Higher interest rates are on the horizon. Like many homeowners, you may be assuming that you are out of luck in terms of refinancing to get a better interest rate for your home loan. While time is running out, it isn’t too late just yet. Conventional wisdom dictates that rates are unlikely to rise about 5 percent in 2017, so there is still time to take advantage of low rates while they’re still around. Increase the odds of securing a lower rate through refinancing by keeping these tips in mind:
1. Act Fast
Although interest rates aren’t expected to shoot up dramatically–as mentioned before, they’re expected to remain below 5 percent through the end of the year–they are, indeed, going to start rising. The odds of them getting lower than they are now are extremely low, so the sooner you act, the better off you will be. Start researching what kinds of rates you may qualify for now to get the ball rolling.

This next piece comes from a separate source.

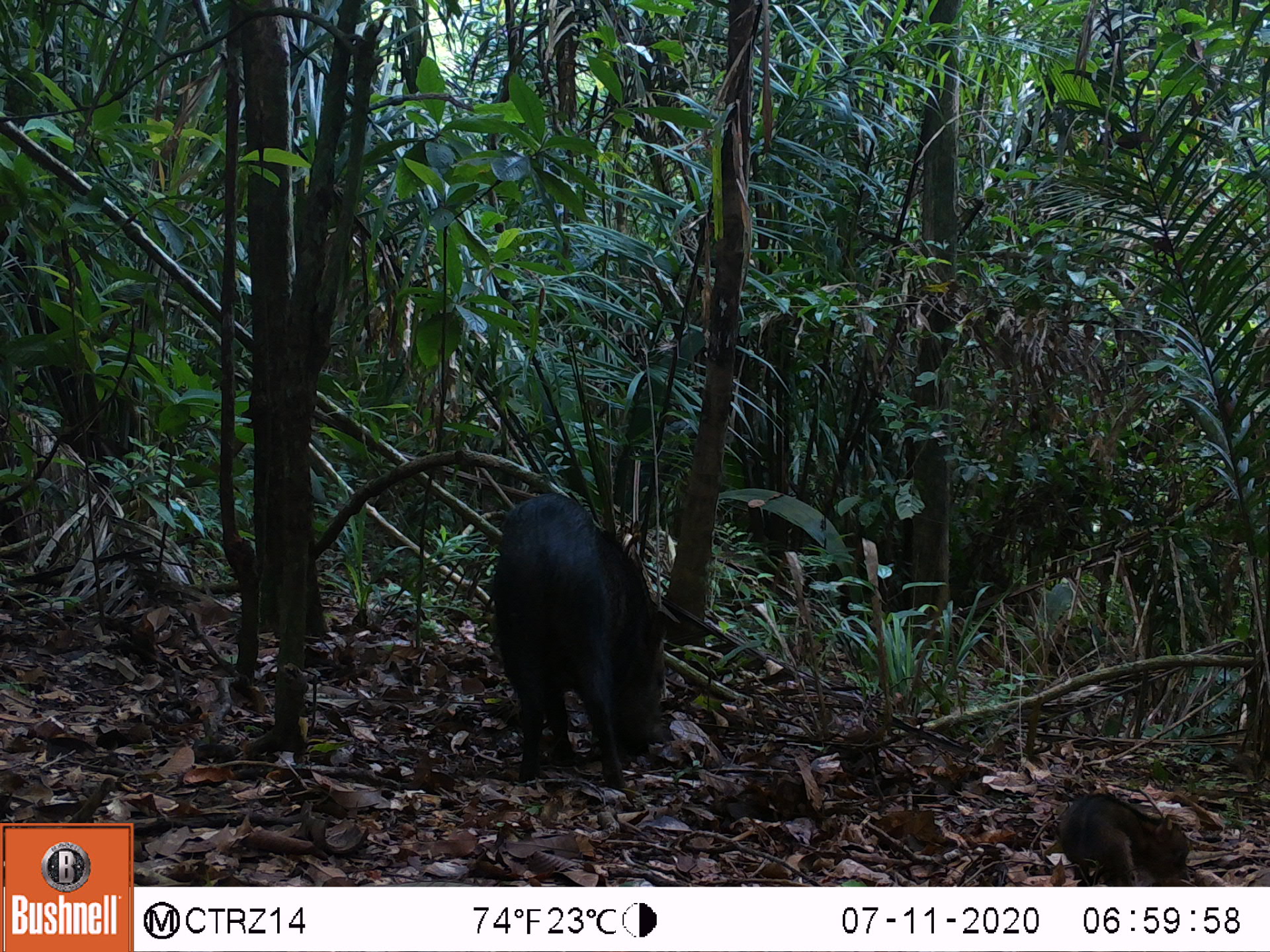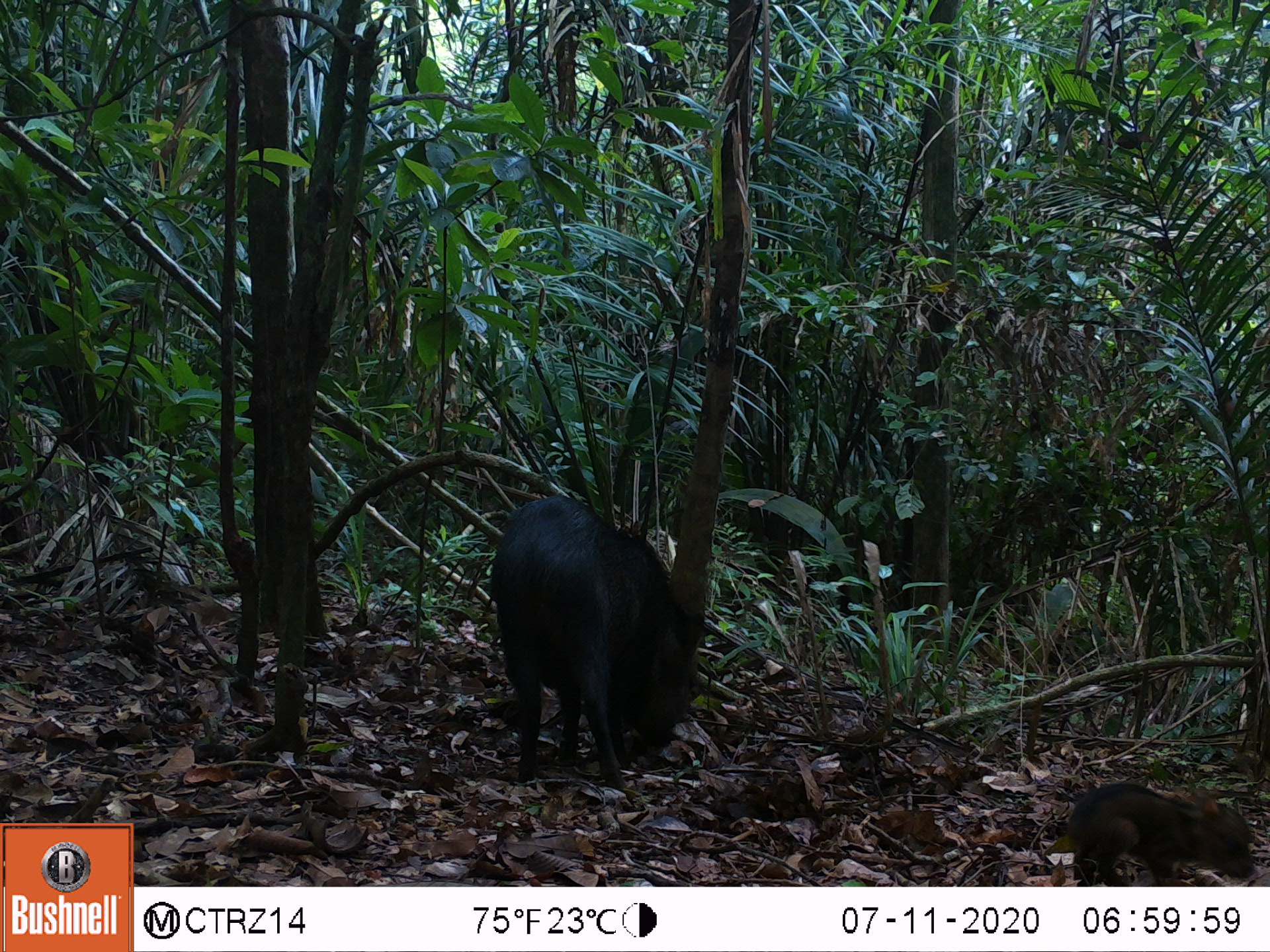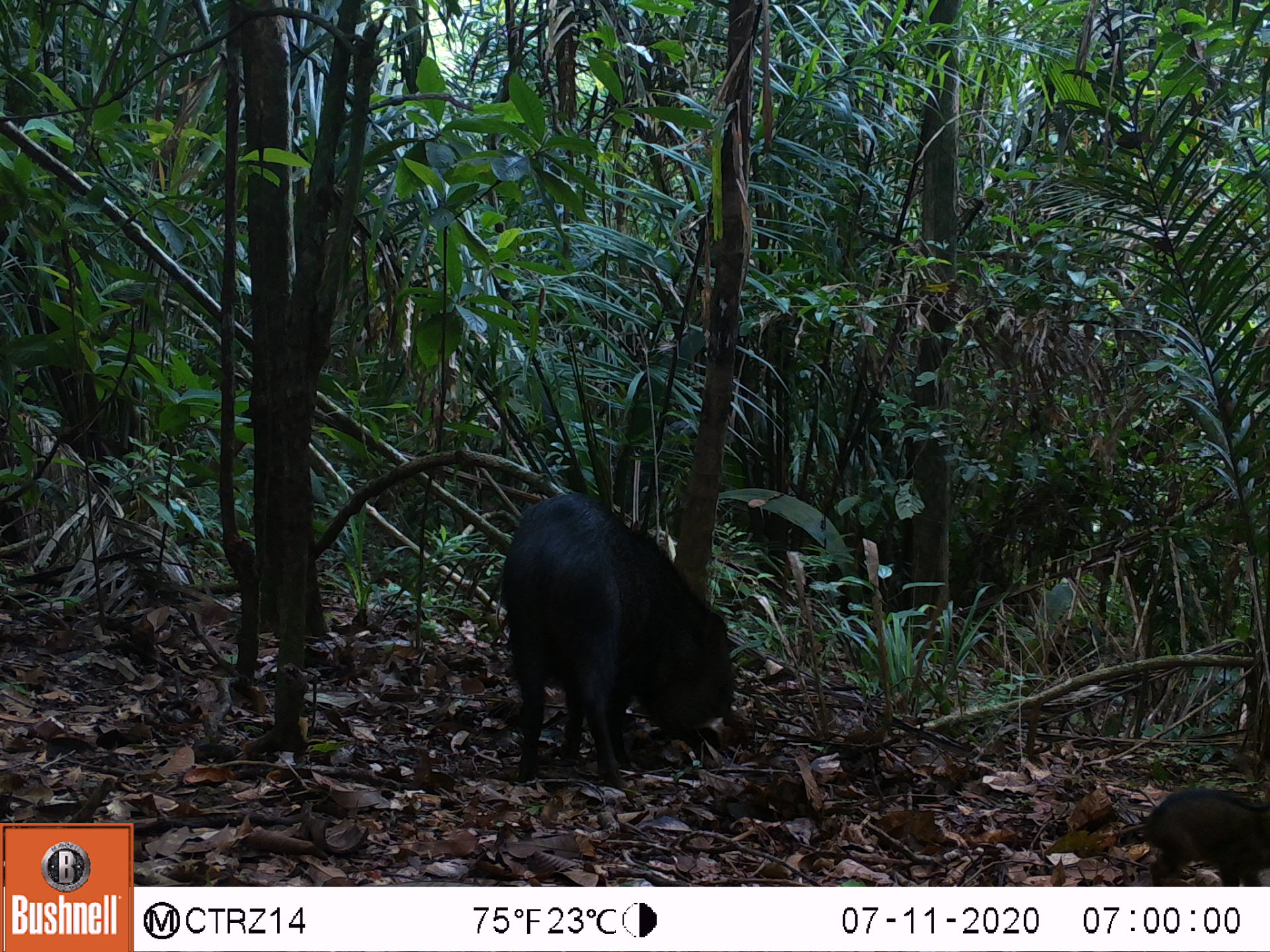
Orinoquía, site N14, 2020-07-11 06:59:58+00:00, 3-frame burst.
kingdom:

2. Check Your Credit Score
Pull up your credit score and reports to ensure that your credit is in good standing. If it isn’t, the odds of you getting anything close to a competitive interest rate will be abysmally slim. Don’t get discouraged, though. It is sometimes possible to improve a score significantly even in just a few months. If there are errors on your reports, dispute them. Pay your bills on time, and make sure that your credit utilization is low.
3. Be Ready
While the long-term trend is for interest rates to climb, it is still conceivable that they could dip again here and there. Get your ducks in a row now so that you don’t miss out on such an opportunity. If you’re not already in the queue to refinance when rates drop, you’ll be out of luck. Remember: You are under no obligation to lock in a rate when you apply; you can bide your time. Get your paperwork in order, save up some money for upfront refinancing fees and polish up your credit so that you can jump when the opportunity presents itself.

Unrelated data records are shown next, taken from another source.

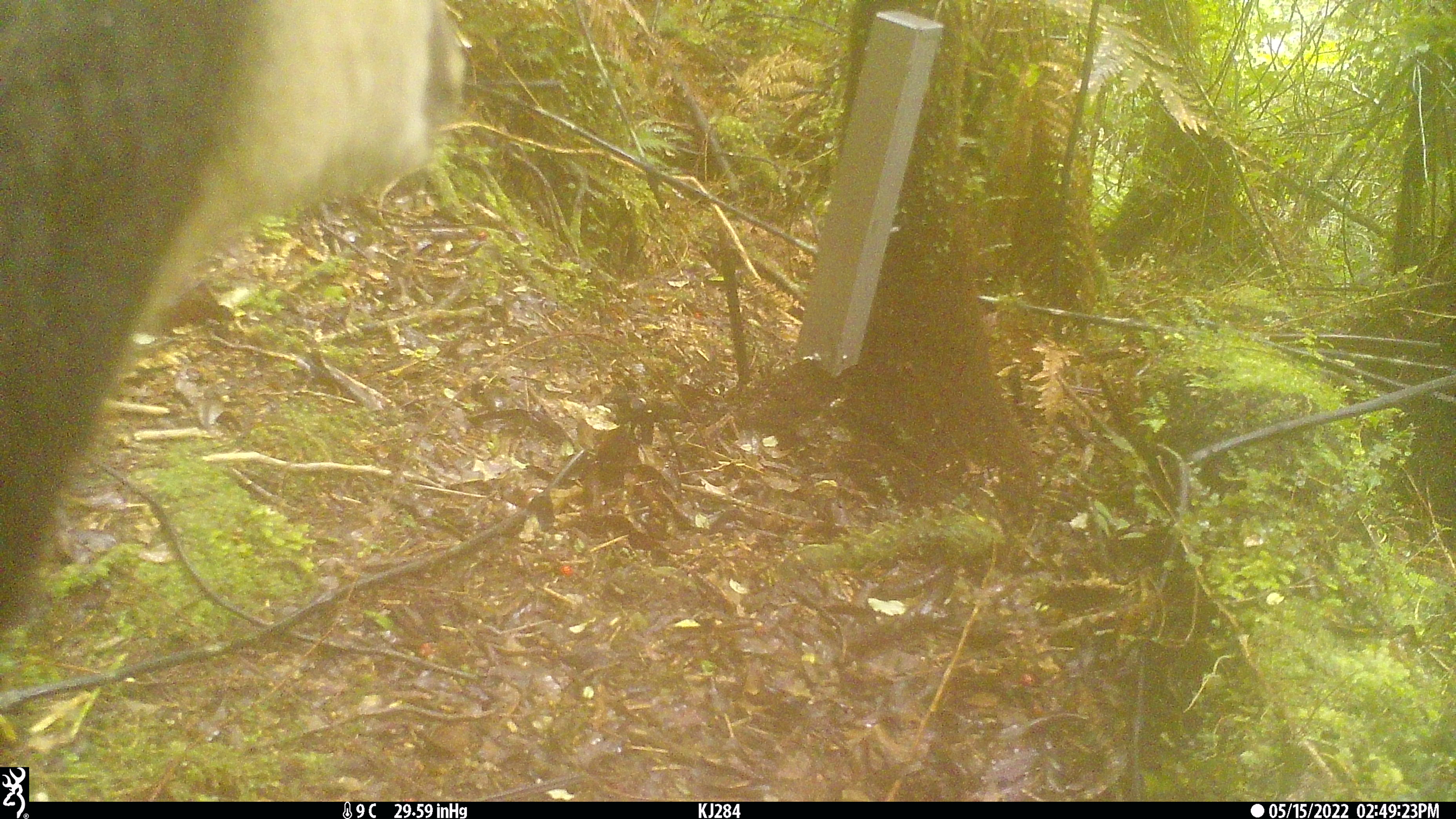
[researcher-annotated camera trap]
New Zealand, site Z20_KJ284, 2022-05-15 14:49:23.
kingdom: Animalia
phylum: Chordata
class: Mammalia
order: Artiodactyla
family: Bovidae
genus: Rupicapra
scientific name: Rupicapra rupicapra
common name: alpine chamois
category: chamois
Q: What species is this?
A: Chamois (alpine chamois) (Rupicapra rupicapra).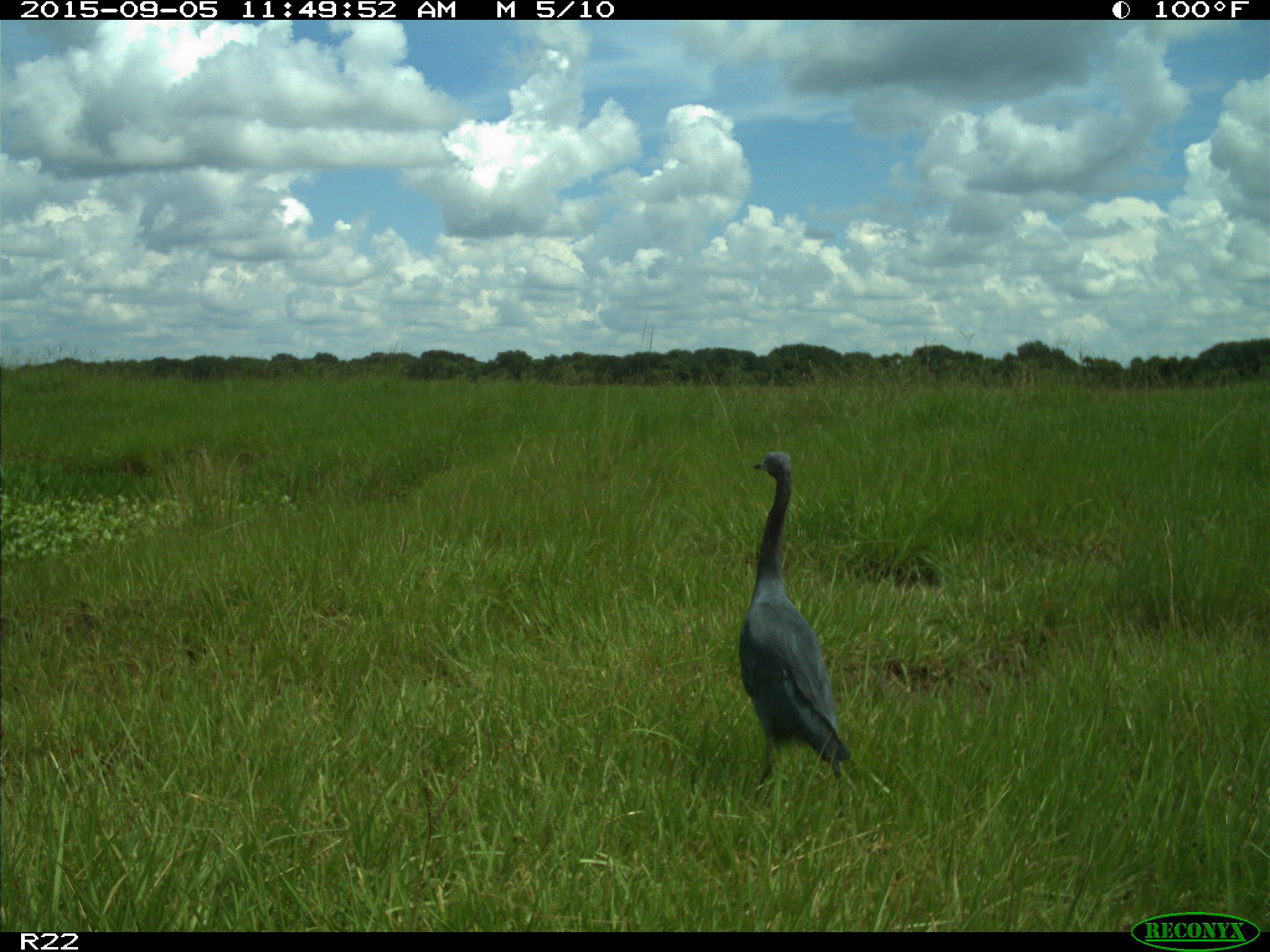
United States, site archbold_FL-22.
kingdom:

4. Consider a Cash-Out Refinance
Home values are rising right along with interest rates. Depending on your situation, you may be able to take advantage of this by taking a cash-out refinance. Should you go this route, however, make sure to use the money that you pull out wisely. Ideally, it should be used to bolster the equity of your home, so renovations and improvements are good. Additional options include a home equity line of credit or a home equity loan.

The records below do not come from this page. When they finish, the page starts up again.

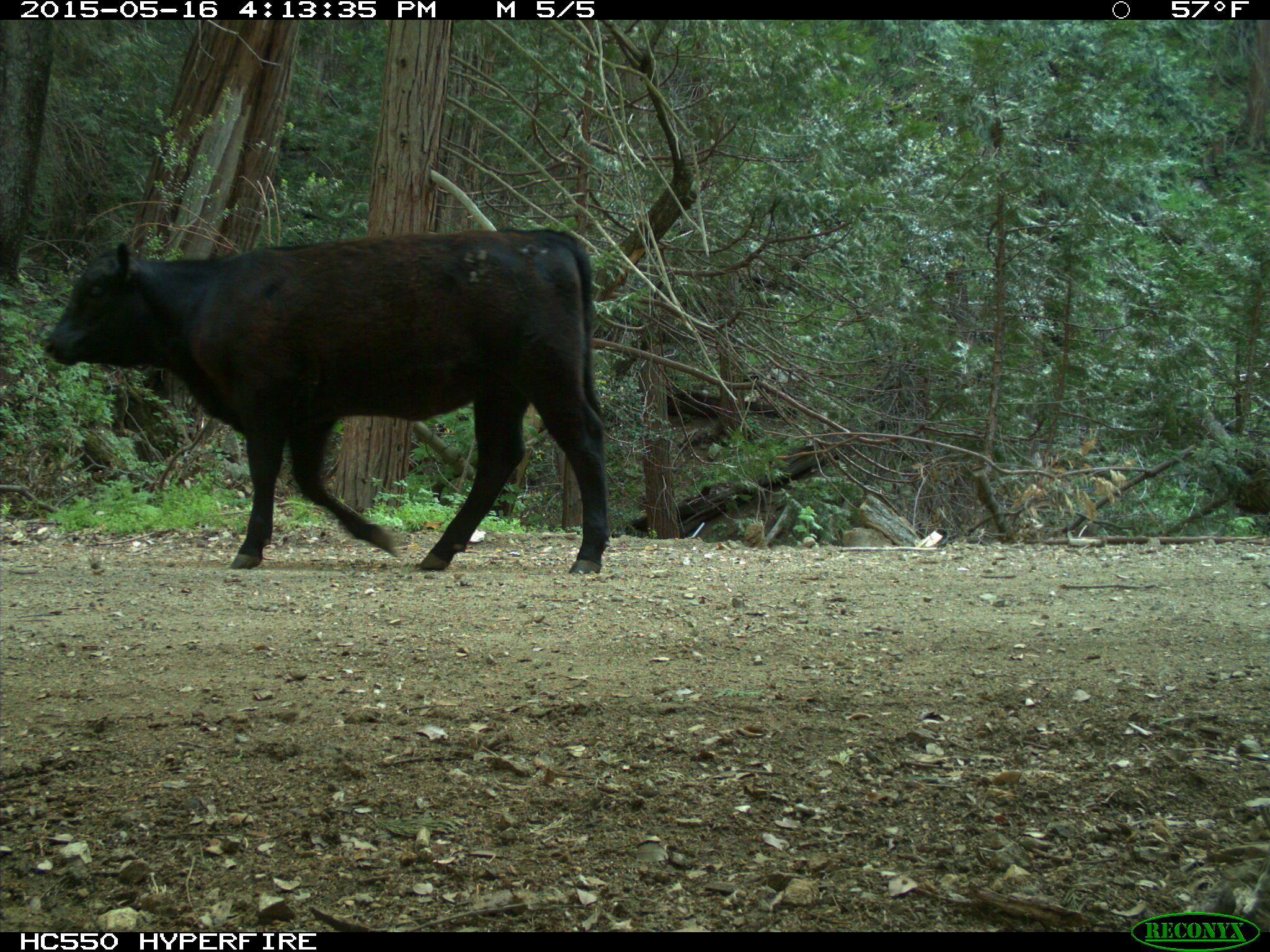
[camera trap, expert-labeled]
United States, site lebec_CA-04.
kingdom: Animalia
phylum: Chordata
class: Mammalia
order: Artiodactyla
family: Bovidae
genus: Bos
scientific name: Bos taurus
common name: domestic cow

5. Refinance to a Shorter Term
If at all possible, consider refinancing into a shorter term loan. Rates for 15-year mortgages and other shorter term mortgages tend to be lower than those for standard 30-year loans, so you will be able to save considerable money on interest charges. Your monthly payments will most likely increase, but you will save a lot over the long haul. Remember, however, that if rates keep climbing, your savings will drop.
6. Refinance to an ARM
Counterintuitive though it may be, refinancing to an adjustable-rate mortgage sometimes makes sense when interest rates are poised to rise. That is because ARMs usually feature lower interest rates initially. This option is particularly viable if you don’t plan to stay in the house beyond the initial, fixed term of the loan.
7. Refinance Out of a HELOC or ARM
If you currently have an ARM or a HELOC that has an adjustable rate, you might consider refinancing into a new loan to lock in today’s rates, which are lower than they will be soon. In the case of a HELOC, this is an especially good move if you are about to enter the recast period where you can no longer pay interest only. You may be able to switch your HELOC to a fixed-rate loan, but the rate may be higher. Another option is to refinance into a fixed-rate home equity loan. You might also refinance your first mortgage and then roll the second into it, but it only makes sense if the rate is low enough.
Before closing on your refinanced loan, you will have the opportunity to pay points to secure a lower interest rate. One point equals 1 percent of the loan amount, but you won’t always have the option to pay in full points. That depends on market conditions. If the market is sable, you should be able to buy down your rate without paying too much. If it’s volatile, however, you’ll probably have to part with more cash.
As you can see, you’re not out of luck if you want to refinance your mortgage for a lower rate. Still, don’t put it off for too long. Before you know it, rates will be up, and you will have missed your chance.